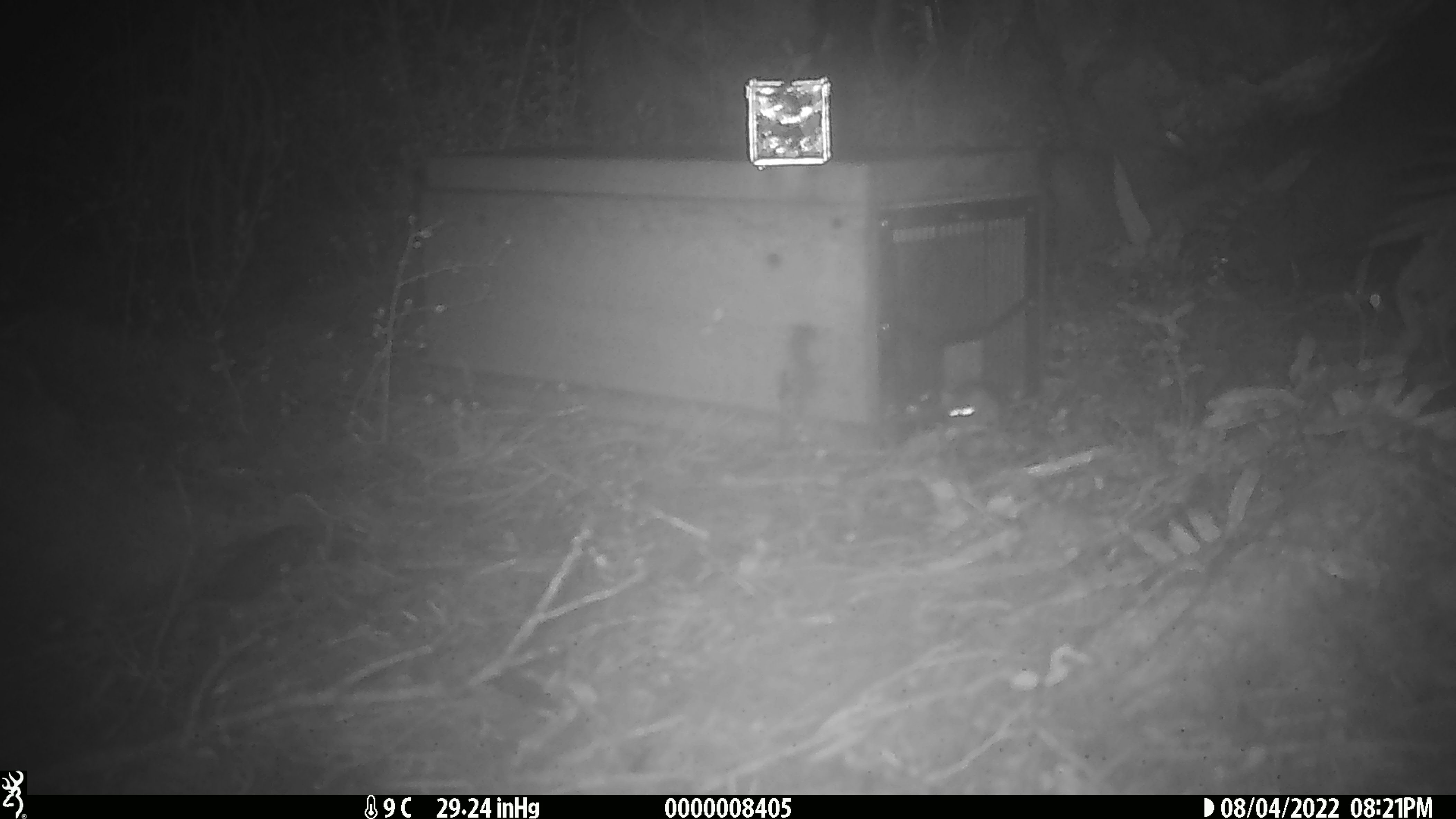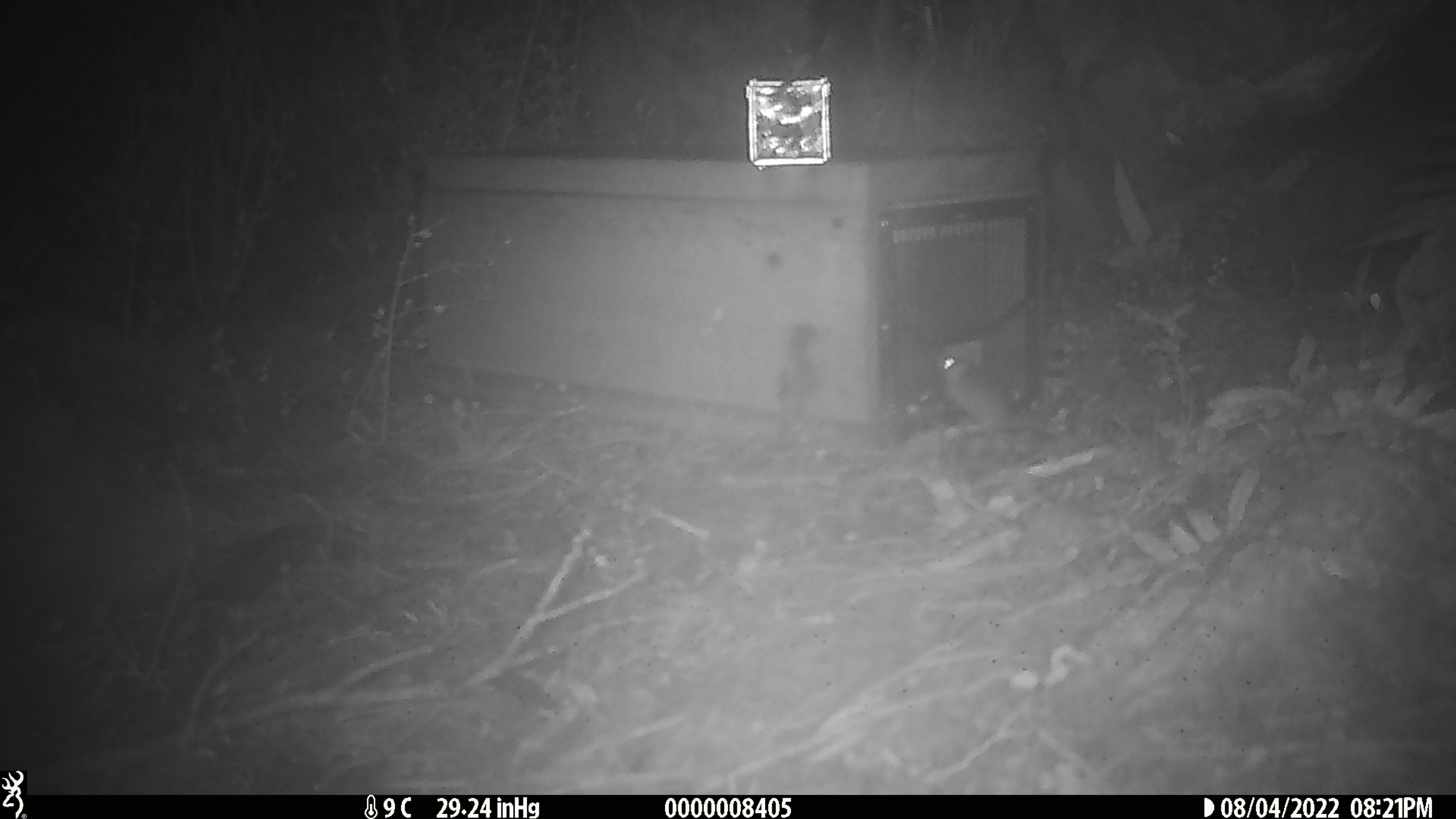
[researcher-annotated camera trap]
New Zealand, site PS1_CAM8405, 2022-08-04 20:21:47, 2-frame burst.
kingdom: Animalia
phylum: Chordata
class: Mammalia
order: Rodentia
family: Muridae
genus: Mus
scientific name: Mus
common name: mouse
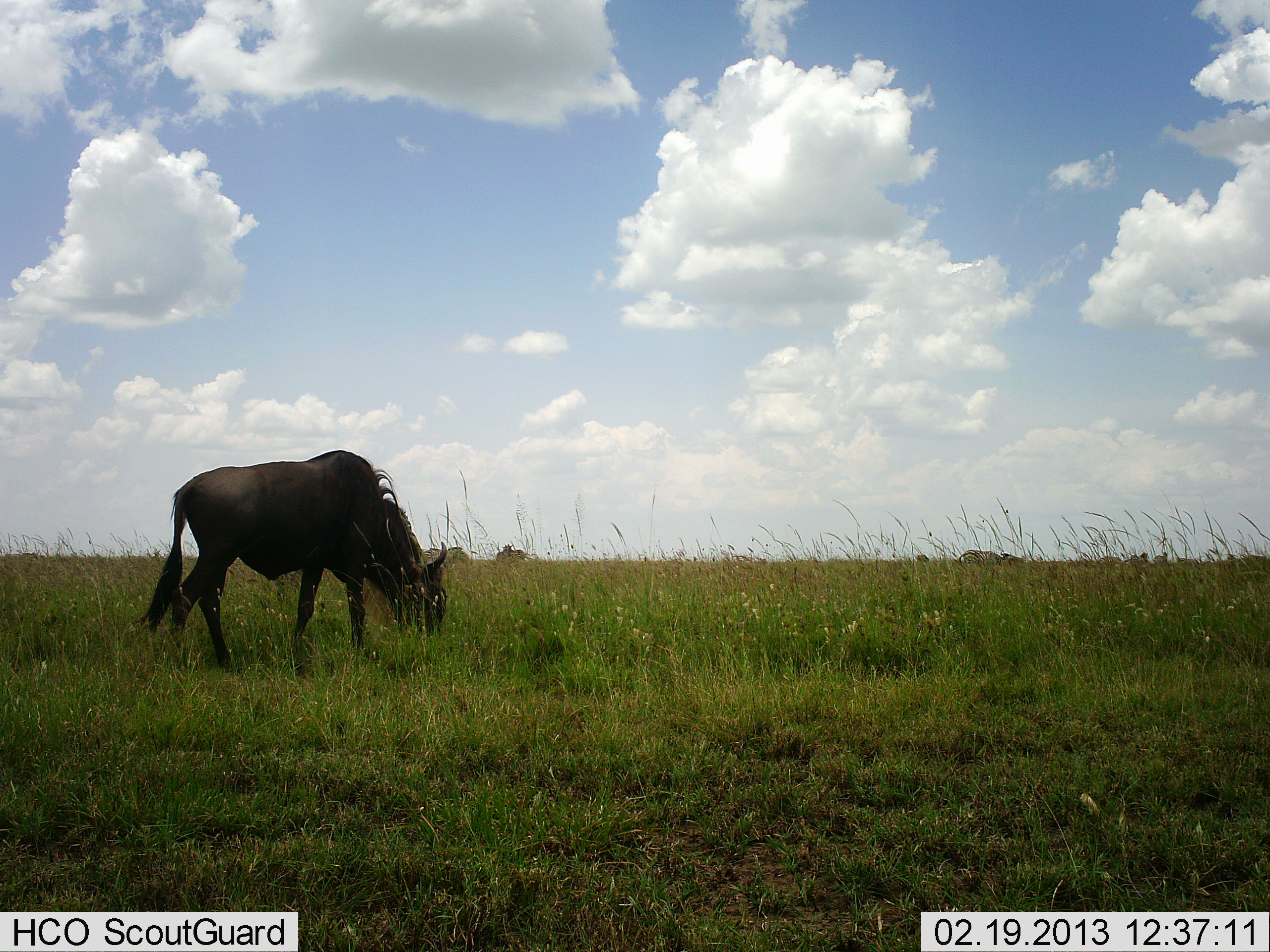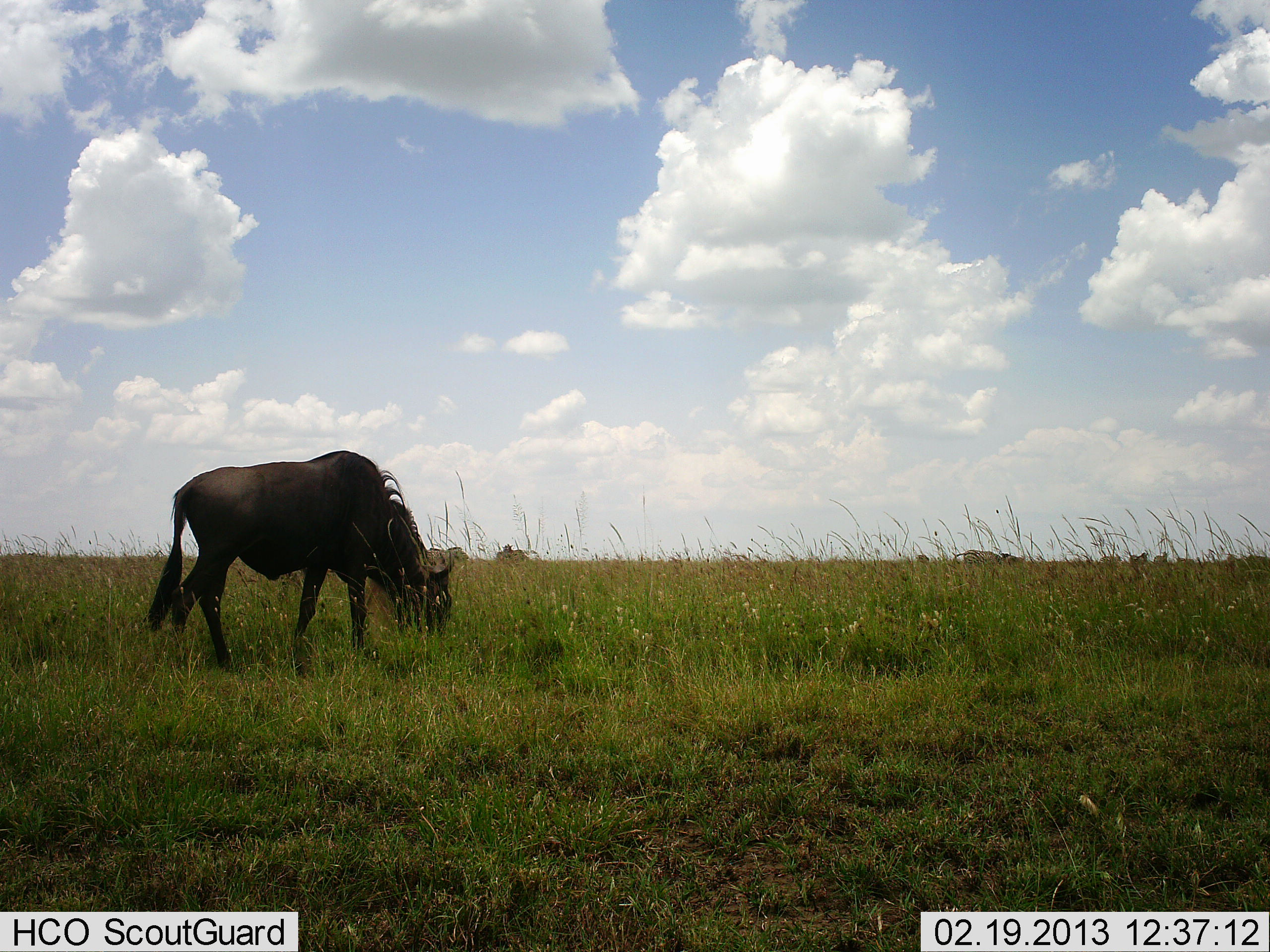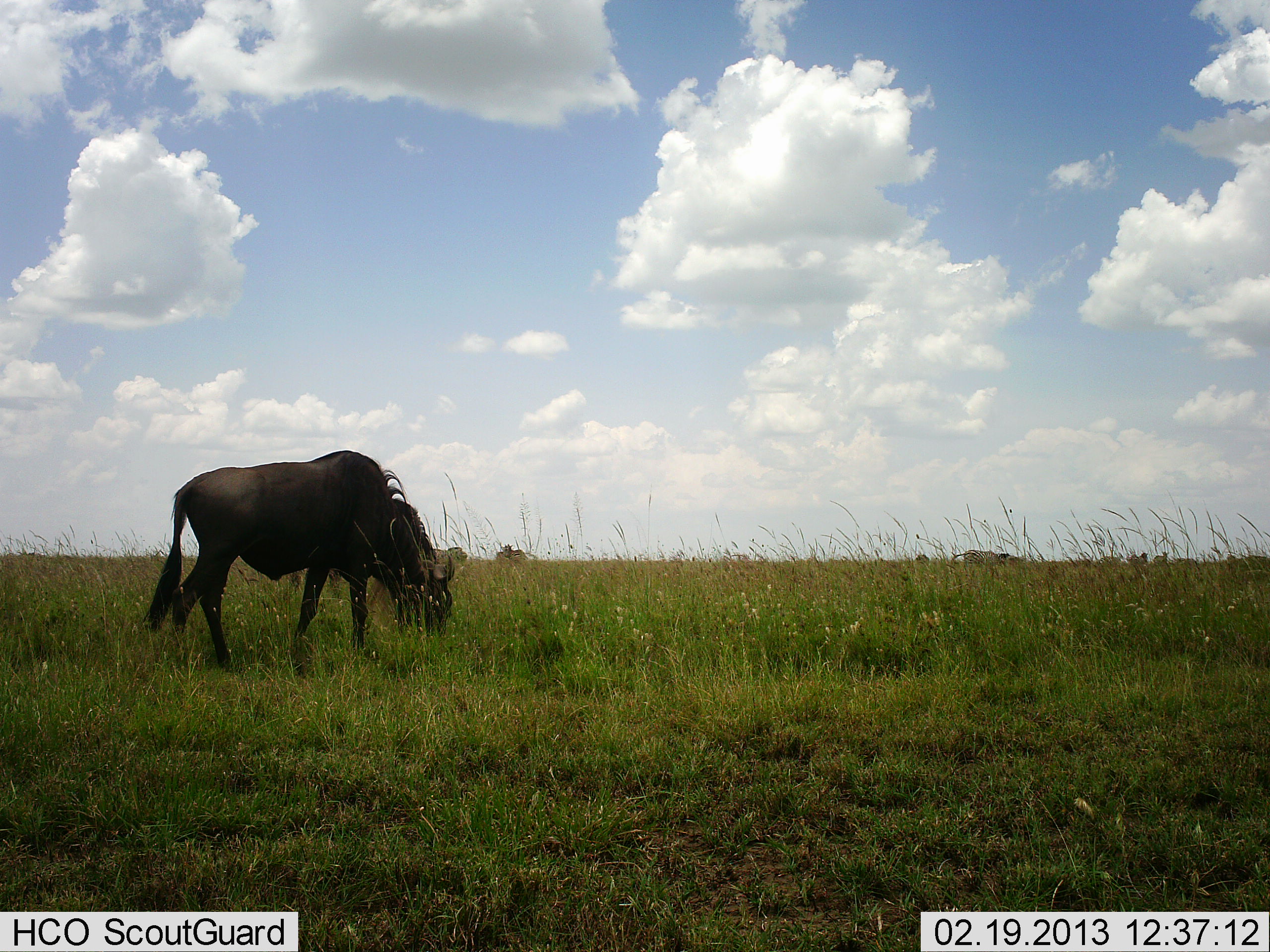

**WORK REQUIRED:** Print all the material above verbatim and omit its pictures.

**ANSWER TO THE PROBLEM:**
[researcher-annotated camera trap]
New Zealand, site PS1_CAM8405, 2022-08-04 20:21:47, 2-frame burst.
kingdom: Animalia
phylum: Chordata
class: Mammalia
order: Rodentia
family: Muridae
genus: Mus
scientific name: Mus
common name: mouse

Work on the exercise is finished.